No, but that's not what was said. The op asked if he was right to her objecting to her working with a certain (unknown) section of society. Posters responded, yes if they're sex offenders. Which implies he'd be wrong if they were any other offender. How else can you take it?

RoseRedRoseBlue · 03/02/2022 00:37

@saraclara

If she's doing it in her lunchtime at work, she's not working/speaking directly with sex offenders.
Errr....the phone? Zoom? Teams?
Earlydancing · 03/02/2022 00:43

[quote DePfeffoff]@Earlydancing, with every respect, speculating is pointless - much better to let OP answer my question.[/quote]
I don't think me offering an opinion is stopping the op from answering you. If you don't like my response, just ignore it. I won't be offended.

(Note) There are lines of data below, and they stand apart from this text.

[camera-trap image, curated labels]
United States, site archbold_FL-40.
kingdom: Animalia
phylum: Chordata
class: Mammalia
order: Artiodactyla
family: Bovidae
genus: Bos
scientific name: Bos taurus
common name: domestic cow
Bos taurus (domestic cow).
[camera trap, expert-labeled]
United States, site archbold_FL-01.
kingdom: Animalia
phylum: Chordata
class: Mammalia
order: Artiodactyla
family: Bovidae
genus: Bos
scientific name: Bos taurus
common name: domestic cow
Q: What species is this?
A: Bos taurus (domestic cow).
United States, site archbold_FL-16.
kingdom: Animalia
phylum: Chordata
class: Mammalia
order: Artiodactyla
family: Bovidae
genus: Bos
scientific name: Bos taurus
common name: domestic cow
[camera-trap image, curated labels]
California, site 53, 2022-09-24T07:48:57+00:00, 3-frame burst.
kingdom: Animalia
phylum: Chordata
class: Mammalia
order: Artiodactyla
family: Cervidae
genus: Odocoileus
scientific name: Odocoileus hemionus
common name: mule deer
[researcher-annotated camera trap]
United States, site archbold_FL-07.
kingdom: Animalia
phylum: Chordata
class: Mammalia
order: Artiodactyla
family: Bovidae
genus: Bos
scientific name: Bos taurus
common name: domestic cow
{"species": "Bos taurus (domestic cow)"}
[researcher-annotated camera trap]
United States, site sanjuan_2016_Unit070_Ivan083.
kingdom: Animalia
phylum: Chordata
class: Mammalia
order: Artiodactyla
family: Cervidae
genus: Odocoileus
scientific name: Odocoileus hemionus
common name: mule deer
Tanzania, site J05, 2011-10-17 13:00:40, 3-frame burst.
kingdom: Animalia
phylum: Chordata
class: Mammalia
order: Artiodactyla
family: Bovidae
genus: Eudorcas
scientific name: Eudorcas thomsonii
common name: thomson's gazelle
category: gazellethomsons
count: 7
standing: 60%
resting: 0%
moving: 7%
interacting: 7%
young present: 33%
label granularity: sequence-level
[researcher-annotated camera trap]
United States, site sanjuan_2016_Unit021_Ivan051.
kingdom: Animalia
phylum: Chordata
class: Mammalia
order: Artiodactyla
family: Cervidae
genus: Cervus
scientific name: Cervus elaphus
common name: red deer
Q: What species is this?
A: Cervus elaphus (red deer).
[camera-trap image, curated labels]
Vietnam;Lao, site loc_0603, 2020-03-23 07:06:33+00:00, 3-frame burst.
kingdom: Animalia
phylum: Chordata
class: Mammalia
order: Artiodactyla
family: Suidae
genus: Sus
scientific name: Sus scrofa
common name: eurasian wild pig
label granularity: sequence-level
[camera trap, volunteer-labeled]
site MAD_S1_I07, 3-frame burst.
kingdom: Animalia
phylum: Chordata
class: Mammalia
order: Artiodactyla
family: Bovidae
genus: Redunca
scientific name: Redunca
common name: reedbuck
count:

Forensicpsych · 03/02/2022 00:44

@saraclara

If she's doing it in her lunchtime at work, she's not working/speaking directly with sex offenders.
A couple of posts ago you were saying it was ‘highly unlikely’ volunteers would work with sex offenders. Have a google of Circles. She absolutely could be speaking with sex offenders on her lunch break. I don’t know why some people feel the need to speak with such certainty on things they know nothing of.
saraclara · 03/02/2022 00:48

Ah. I was assuming people meant sex offenders in prison.
My error.

mummykel16 · 03/02/2022 00:49

@VioletSky1234

He said he is barely tolerating what I do now. The next step would be meeting the person. In a strictly controlled environment. Like I said before I work for social services, so this feels like an extension of my day job.
I think your OH should just leave you and start a good life.
Hawkins001 · 03/02/2022 00:51

What ever decision you choose, all the best op.

mummykel16 · 03/02/2022 00:52

These days finding someone is so easy, with tin eye and other software, I'd be far from happy with my OH deciding to put a target on both of us for no reason

CakesOfVersailles · 03/02/2022 01:12

If it is a volunteer role with sex offenders or other violent criminals as some previous posters have speculated, then I have sympathy for your partner's point of view.

I have known people to get really sucked into that work and it has unbalanced their own mental state and had negative impacts on their lives and their friends and loved ones.

Or from spending so much time talking to these offenders and empathising with them it starts to affect their world views and they have justified pretty horrendous opinions and behaviour.

Or had clients they volunteer with become fixated on them or their families.

Or simply poured a lot of time and energy into programmes that turned out, on evaluation, to be ineffective or actively harmful.

So just BE CAREFUL.

ArchibaldsDaddy · 03/02/2022 01:29

Based on what’s posted here, this is insecurity (and resultant control freakery) on his part to a red flag level.

There’s one thing that needs to go here…and it’s not the volunteering opportunity.

PepInYourStep · 03/02/2022 01:48

It involves communicating with people who may be male

Big red flag.

No, this should not be something that he has a say in.